鉄拳で遊んでいるのは一部の元気の良い若者たちばかりという状況で、頭の痛い機種の1つでした。

ノアール筐体自体は中古でも人気のある筐体なので、そういう意味では安定した価値を持ってます。

今回撤去の流れになったのは、鉄拳7FRの発売時に筐体ごと入手出来るかも知れないという話を業者にもらったからです(追記:その後この話はなくなりました)。そうなると、今置いてある鉄拳TT2は浮いた存在になってしまうので、売ることにしました。そこそこの値段で売れたと思います。

ちなみに鉄拳TT2の2016年に入ってからの売り上げ平均は月3000円です。電気代が出てたかどうかというレベル。

 

GITADORA

コナミの伝統的音ゲー、ギタドラシリーズの現行版です。

貴重な白筐体ということもあり、中古でも高値で売買されています。ギタドラもmaimaiと同様、売り上げ悪化→撤去のコースをたどるはずでした。

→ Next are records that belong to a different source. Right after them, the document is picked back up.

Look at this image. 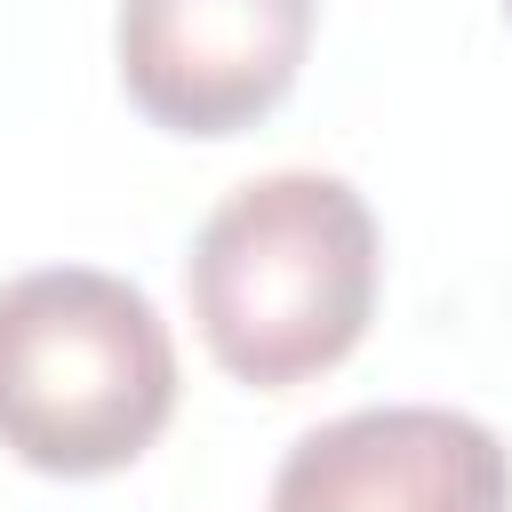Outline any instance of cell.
I'll return each mask as SVG.
<instances>
[{
    "mask_svg": "<svg viewBox=\"0 0 512 512\" xmlns=\"http://www.w3.org/2000/svg\"><path fill=\"white\" fill-rule=\"evenodd\" d=\"M376 288V216L328 168H272L224 192L184 256V296L208 360L256 392H296L328 376L368 336Z\"/></svg>",
    "mask_w": 512,
    "mask_h": 512,
    "instance_id": "cell-1",
    "label": "cell"
},
{
    "mask_svg": "<svg viewBox=\"0 0 512 512\" xmlns=\"http://www.w3.org/2000/svg\"><path fill=\"white\" fill-rule=\"evenodd\" d=\"M176 416V336L96 264L0 280V448L48 480L128 472Z\"/></svg>",
    "mask_w": 512,
    "mask_h": 512,
    "instance_id": "cell-2",
    "label": "cell"
},
{
    "mask_svg": "<svg viewBox=\"0 0 512 512\" xmlns=\"http://www.w3.org/2000/svg\"><path fill=\"white\" fill-rule=\"evenodd\" d=\"M312 16V0H120V88L168 136H240L288 104Z\"/></svg>",
    "mask_w": 512,
    "mask_h": 512,
    "instance_id": "cell-3",
    "label": "cell"
},
{
    "mask_svg": "<svg viewBox=\"0 0 512 512\" xmlns=\"http://www.w3.org/2000/svg\"><path fill=\"white\" fill-rule=\"evenodd\" d=\"M264 512H512V448L464 408H352L280 456Z\"/></svg>",
    "mask_w": 512,
    "mask_h": 512,
    "instance_id": "cell-4",
    "label": "cell"
},
{
    "mask_svg": "<svg viewBox=\"0 0 512 512\" xmlns=\"http://www.w3.org/2000/svg\"><path fill=\"white\" fill-rule=\"evenodd\" d=\"M504 16H512V0H504Z\"/></svg>",
    "mask_w": 512,
    "mask_h": 512,
    "instance_id": "cell-5",
    "label": "cell"
}]
</instances>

ところが、売り上げ悪化と撤去の可能性を告知したところ、ものすごい反響がありました。撤去を防ぎたいプレイヤーが集まり、その力でインカムは3~4倍まで回復。その熱意に僕も「これは撤去するわけにはいかないな」となり、今でも設置し続けています。ちなみに「撤去を防ぐには5倍のインカムが必要です」と告知しそこまでは売り上げも届いておらず、経営的には売った方が良い状態ではありましたが、足りない分はプレイヤーの熱意で補いました。

ただし、今売り上げはまた落ち始めていますので気をつけてください・・・。

撤去を防ぐために

GITADORAのように少数のプレイヤーに負担をかけなくては維持が出来ないというのは正しい姿とは言えませんが、今のゲームセンター事情では珍しい話ではないのかも知れません。

特に新機種が出てくる時期は、割を食って撤去される機械が増えます。撤去の判断はシビアです。署名がいくら集まろうと、ツイッターでどれだけ広まろうと、撤去を防ぐことは出来ません。撤去を防ぐことが出来るのは売り上げを落とさないことだけです。

近くのゲーセンに撤去されたくない機械があったら、店員さんに「売り上げどうですか?撤去されそうですか?」と聞いてみると良いかも知れません。お店側も何も言わずに撤去するというのはとても心苦しいことなので、そうやって聞いてもらえる方がきっとありがたいはずです。

大事なゲームを遊び続けたいのであれば、遊び続けることでそれを守ることが出来ます!